Tolwen palidecía tumbada en el pabellón en las ruinas de Tarek Nev, las últimas luces del día tocaban a su fin. El sol descendente bañaba las sedas y daba al ambiente una cualidad mágica y etérea mientras las motas de polvo bailaban a su alrededor.
El maestro Cuervo entró con las primeras estrellas y la encontró con la mirada perdida y la respiración queda, casi un suspiro. El alma se le escapaba con cada instante mientras la Espada se alejaba en los Reinos Pálidos, un fino hilo las vinculaba, un hilo delgado, pero duro que menguaba a medida que el arma se acercaba a su destino.
El Cuervo acarició su rostro. La Dama aún mantenía la belleza serena que lo había hechizado tiempo atrás, los ojos estaban fijos en algún punto más allá de la tienda buscando la fuerza para resistir, para soportar la carga.
– “Querida amiga, el corazón me dice que los usûluni han desentrañado nuestra trama,”-dijo sonriendo – “los Hombres nunca dejarán de sorprenderme”
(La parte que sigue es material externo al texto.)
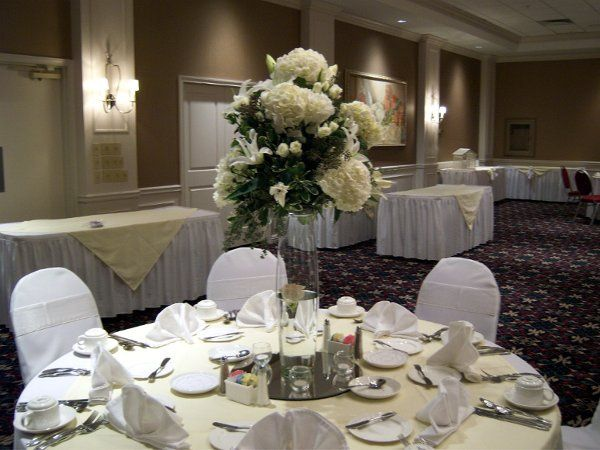 Tall centerpieces add drama and height to an intimate reception, complete with white chairs covers...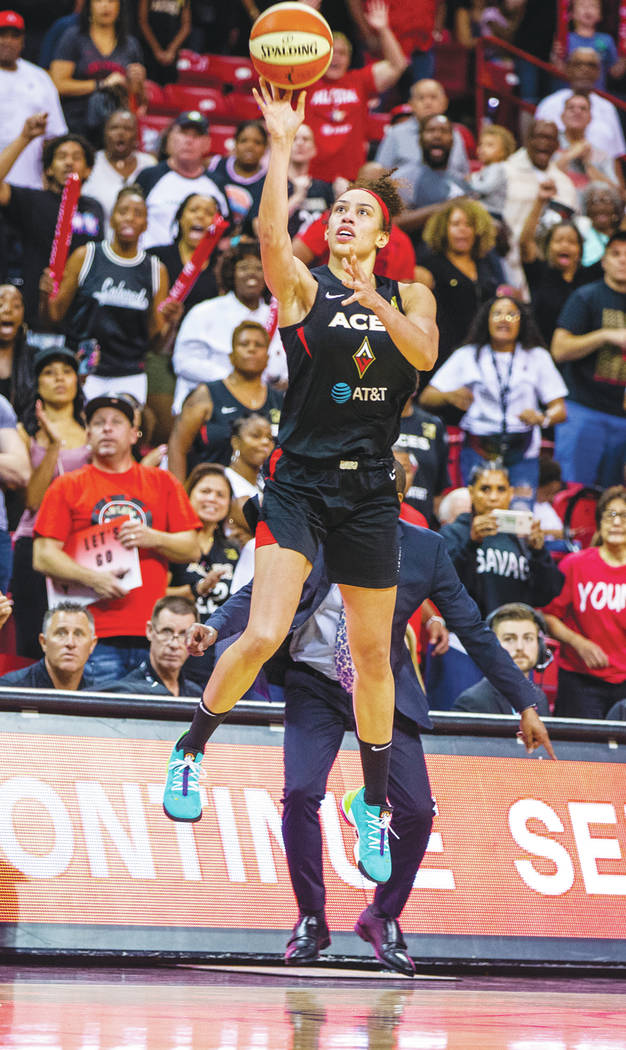 Las Vegas Aces forward Dearica Hamby (5) makes a late-game three-point-shot over the Chicago Sk ...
– “Son capaces de arrojarse a los Reinos de Más Allá en pos de su alma mortal, ¿no ves una fina ironía de nuestro Destino? – susurró.
– “Tu querida Aö, la hermosa Meassë avanza imparable por los Infiernos y queda poco, muy poco, para que los Hermanos se encuentren y se desencadene nuestra esperada venganza” – sonrió el Maestro – “están soplando vientos de guerra, hermosa mía, vientos que lo cambiarán todo y que tal vez destrocen los Muros del Mundo”.
– “Derribaría el Sol y la Luna con tal de culminar lo que empezamos en un tiempo que ahora me parece en el Albor del Hombre, daría todo cuanto poseo por ver el rostro de quien te quebró y te llenó de Sombras en ese último momento cuando la Espada Negra lo rompa en dos y se trague su alma…” – decía mientras su rostro se llenaba de oscuridad – “la muerte de un inmortal”.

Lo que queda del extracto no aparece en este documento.